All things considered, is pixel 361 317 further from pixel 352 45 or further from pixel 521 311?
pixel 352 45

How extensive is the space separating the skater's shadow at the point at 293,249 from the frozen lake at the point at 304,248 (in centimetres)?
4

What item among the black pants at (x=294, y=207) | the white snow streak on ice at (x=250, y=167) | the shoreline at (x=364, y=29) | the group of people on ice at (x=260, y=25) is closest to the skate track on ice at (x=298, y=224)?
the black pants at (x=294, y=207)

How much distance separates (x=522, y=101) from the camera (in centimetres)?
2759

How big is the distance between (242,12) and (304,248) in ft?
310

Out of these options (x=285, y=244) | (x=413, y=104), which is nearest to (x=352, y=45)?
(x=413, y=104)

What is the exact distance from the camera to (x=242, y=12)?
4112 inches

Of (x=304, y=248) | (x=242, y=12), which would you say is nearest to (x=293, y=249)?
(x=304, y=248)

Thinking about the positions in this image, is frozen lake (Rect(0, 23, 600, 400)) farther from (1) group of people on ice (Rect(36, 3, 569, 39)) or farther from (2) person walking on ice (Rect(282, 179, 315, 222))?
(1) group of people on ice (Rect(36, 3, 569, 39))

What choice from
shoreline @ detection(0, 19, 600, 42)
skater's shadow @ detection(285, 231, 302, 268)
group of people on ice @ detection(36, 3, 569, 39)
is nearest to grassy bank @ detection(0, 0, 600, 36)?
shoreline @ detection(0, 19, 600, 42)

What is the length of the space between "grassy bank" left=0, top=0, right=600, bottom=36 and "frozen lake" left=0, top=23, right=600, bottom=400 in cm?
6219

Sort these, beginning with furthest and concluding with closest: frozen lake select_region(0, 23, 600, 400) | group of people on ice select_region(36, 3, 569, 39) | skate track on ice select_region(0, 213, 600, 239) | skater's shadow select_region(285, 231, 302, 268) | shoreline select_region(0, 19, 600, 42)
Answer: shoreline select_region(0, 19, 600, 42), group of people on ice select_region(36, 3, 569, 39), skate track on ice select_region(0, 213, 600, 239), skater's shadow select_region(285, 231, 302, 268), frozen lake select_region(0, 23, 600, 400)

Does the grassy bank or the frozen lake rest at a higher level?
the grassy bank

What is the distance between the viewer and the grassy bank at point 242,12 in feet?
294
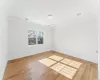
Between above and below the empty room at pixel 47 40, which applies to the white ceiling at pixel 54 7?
above

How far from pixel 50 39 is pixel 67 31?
1894 mm

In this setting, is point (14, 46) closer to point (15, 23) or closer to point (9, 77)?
point (15, 23)

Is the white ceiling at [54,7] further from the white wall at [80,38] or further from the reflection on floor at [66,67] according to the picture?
the reflection on floor at [66,67]

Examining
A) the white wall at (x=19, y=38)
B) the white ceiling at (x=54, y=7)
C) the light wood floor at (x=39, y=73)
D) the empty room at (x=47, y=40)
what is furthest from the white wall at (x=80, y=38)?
the white wall at (x=19, y=38)

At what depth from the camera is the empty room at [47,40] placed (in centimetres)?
264

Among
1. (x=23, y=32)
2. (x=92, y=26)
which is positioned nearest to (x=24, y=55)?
(x=23, y=32)

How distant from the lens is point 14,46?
12.2 ft

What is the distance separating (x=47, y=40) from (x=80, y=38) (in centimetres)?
287

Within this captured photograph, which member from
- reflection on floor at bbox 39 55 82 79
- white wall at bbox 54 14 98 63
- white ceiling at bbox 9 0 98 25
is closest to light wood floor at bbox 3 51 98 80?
reflection on floor at bbox 39 55 82 79

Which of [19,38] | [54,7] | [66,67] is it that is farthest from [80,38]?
[19,38]

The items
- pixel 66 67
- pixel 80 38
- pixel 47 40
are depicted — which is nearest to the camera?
pixel 66 67

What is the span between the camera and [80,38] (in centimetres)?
420

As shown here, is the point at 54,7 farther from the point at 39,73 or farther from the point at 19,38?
the point at 19,38

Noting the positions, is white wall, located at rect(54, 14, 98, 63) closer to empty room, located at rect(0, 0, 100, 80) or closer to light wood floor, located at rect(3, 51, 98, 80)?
empty room, located at rect(0, 0, 100, 80)
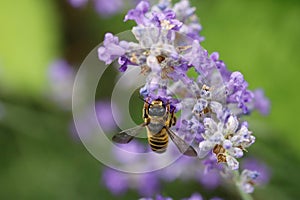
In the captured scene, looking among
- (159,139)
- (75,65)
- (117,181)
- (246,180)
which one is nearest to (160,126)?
(159,139)

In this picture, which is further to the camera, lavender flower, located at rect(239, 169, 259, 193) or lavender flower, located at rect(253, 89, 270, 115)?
lavender flower, located at rect(253, 89, 270, 115)

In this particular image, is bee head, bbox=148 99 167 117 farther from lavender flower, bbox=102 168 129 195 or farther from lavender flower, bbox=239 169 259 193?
lavender flower, bbox=102 168 129 195

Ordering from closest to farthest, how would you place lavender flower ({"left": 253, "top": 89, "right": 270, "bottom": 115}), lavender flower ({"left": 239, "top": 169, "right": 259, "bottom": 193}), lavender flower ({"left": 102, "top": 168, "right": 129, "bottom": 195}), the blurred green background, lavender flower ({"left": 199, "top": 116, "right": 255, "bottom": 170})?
1. lavender flower ({"left": 199, "top": 116, "right": 255, "bottom": 170})
2. lavender flower ({"left": 239, "top": 169, "right": 259, "bottom": 193})
3. lavender flower ({"left": 253, "top": 89, "right": 270, "bottom": 115})
4. lavender flower ({"left": 102, "top": 168, "right": 129, "bottom": 195})
5. the blurred green background

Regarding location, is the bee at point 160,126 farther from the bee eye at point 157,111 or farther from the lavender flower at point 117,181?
the lavender flower at point 117,181

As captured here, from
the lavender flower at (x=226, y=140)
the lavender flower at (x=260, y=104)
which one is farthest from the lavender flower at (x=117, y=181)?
the lavender flower at (x=226, y=140)

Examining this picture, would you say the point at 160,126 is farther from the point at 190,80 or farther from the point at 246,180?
the point at 246,180

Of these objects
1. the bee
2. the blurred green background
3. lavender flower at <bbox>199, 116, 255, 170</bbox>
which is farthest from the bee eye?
the blurred green background

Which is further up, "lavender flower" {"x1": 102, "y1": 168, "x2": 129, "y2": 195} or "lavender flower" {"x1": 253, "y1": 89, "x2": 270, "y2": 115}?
"lavender flower" {"x1": 253, "y1": 89, "x2": 270, "y2": 115}
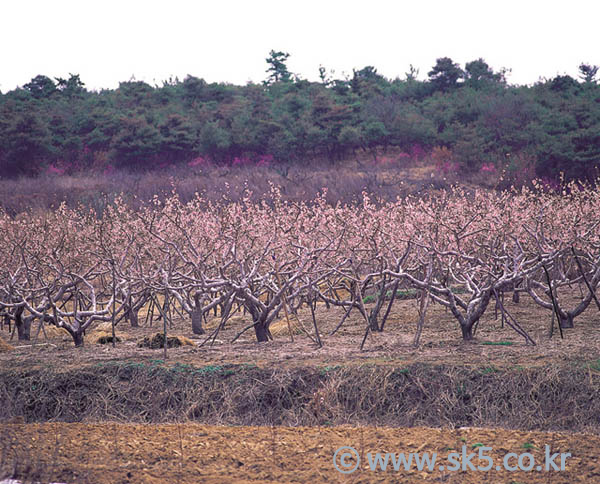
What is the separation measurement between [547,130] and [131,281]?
29.8 metres

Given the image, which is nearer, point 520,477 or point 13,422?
point 520,477

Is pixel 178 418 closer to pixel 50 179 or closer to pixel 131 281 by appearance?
pixel 131 281

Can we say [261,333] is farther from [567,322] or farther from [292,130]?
[292,130]

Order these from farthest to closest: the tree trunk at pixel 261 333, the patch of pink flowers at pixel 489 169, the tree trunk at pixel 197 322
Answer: the patch of pink flowers at pixel 489 169, the tree trunk at pixel 197 322, the tree trunk at pixel 261 333

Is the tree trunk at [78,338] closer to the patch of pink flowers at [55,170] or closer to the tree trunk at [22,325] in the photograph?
the tree trunk at [22,325]

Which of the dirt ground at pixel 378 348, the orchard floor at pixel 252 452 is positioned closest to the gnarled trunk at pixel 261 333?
the dirt ground at pixel 378 348

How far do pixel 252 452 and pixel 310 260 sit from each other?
20.7 feet

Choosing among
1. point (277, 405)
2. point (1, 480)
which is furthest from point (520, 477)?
point (1, 480)

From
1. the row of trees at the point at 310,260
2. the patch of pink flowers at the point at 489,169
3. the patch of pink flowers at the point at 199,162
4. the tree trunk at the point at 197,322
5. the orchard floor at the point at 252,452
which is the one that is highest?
the patch of pink flowers at the point at 199,162

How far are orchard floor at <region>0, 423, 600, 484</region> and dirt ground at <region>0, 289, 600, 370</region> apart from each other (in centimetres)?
215

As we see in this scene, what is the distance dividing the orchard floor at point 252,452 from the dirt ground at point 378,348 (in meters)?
2.15

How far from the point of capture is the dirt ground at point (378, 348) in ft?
32.7

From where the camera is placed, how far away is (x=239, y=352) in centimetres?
1123

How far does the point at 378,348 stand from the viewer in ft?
36.5
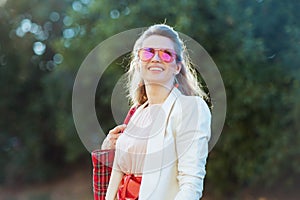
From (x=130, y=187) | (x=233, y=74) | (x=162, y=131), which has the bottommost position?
(x=130, y=187)

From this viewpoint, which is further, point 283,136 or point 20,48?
point 20,48

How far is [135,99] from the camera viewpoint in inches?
49.8

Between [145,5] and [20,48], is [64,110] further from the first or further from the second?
[145,5]

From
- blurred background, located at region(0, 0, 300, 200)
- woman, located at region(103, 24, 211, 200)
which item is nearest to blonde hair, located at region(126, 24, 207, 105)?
woman, located at region(103, 24, 211, 200)

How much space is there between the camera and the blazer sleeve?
3.29 ft

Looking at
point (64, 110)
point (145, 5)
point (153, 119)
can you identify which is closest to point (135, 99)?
point (153, 119)

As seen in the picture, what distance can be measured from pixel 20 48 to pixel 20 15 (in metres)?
0.39

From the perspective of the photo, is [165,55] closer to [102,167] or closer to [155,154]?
[155,154]

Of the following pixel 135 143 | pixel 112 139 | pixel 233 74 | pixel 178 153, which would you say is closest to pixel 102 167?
pixel 112 139

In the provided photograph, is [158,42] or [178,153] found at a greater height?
[158,42]

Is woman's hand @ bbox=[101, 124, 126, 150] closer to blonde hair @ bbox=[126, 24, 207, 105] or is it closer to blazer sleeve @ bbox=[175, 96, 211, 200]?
blonde hair @ bbox=[126, 24, 207, 105]

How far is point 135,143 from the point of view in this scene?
111cm

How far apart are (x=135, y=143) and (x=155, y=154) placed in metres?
0.08

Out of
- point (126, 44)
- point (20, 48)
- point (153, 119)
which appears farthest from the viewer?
point (20, 48)
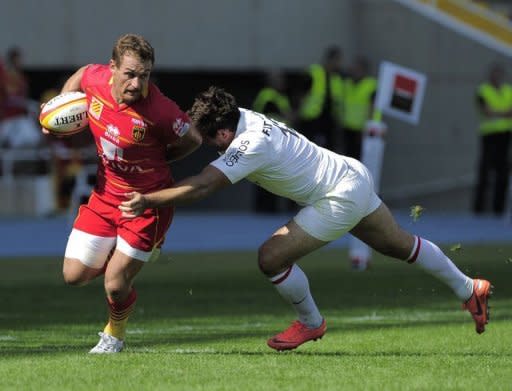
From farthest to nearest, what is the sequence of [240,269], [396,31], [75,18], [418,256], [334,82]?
1. [396,31]
2. [75,18]
3. [334,82]
4. [240,269]
5. [418,256]

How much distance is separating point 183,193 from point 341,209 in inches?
45.7

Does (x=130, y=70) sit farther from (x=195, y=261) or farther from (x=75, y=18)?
(x=75, y=18)

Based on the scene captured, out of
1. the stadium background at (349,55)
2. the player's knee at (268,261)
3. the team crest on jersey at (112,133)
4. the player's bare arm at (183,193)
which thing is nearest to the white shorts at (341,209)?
the player's knee at (268,261)

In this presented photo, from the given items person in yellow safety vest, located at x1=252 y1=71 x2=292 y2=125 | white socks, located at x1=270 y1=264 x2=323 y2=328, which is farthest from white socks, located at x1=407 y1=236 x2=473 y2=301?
person in yellow safety vest, located at x1=252 y1=71 x2=292 y2=125

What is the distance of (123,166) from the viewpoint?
9.62 meters

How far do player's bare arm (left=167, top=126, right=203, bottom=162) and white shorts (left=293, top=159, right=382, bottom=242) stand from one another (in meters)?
0.87

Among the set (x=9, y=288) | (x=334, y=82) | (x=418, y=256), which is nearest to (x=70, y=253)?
(x=418, y=256)

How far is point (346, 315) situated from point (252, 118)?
11.3 ft

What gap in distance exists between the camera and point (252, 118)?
————————
— Exercise brief —
Copy verbatim the span that begins at the line containing "How far apart" and ends at the last line of the material, inclusive of both; exclude pictures.

— Exercise result —
How far apart are (x=135, y=143) and (x=155, y=154) placed in metres?
0.08

Out of
- point (126, 44)
- point (20, 48)
- point (153, 119)
which appears farthest from the viewer?
point (20, 48)
From farthest to nearest, what is the sequence of [240,269], [396,31], [75,18], [418,256], [334,82]?
1. [396,31]
2. [75,18]
3. [334,82]
4. [240,269]
5. [418,256]

How much distance is separating point 183,193 from point 341,209 in inches?
45.7

Does (x=130, y=70) sit farther from (x=195, y=261) or farther from (x=75, y=18)?
(x=75, y=18)

Based on the scene captured, out of
1. the stadium background at (349,55)
2. the player's knee at (268,261)
3. the team crest on jersey at (112,133)
4. the player's bare arm at (183,193)
which thing is nearest to the white shorts at (341,209)?
the player's knee at (268,261)

In this presented photo, from the given items person in yellow safety vest, located at x1=252 y1=71 x2=292 y2=125 | white socks, located at x1=270 y1=264 x2=323 y2=328, which is farthest from white socks, located at x1=407 y1=236 x2=473 y2=301?
person in yellow safety vest, located at x1=252 y1=71 x2=292 y2=125

What is the distance of (123,166) from the viewpoint?
9.62 meters

How far do player's bare arm (left=167, top=126, right=203, bottom=162) and white shorts (left=293, top=159, right=382, bottom=242) stand from one another (in meters)?
0.87

Among the set (x=9, y=288) | (x=334, y=82) | (x=418, y=256), which is nearest to (x=70, y=253)?
(x=418, y=256)

How far is point (346, 315) situated from point (252, 118)?
11.3 ft

What gap in distance exists between the camera and point (252, 118)?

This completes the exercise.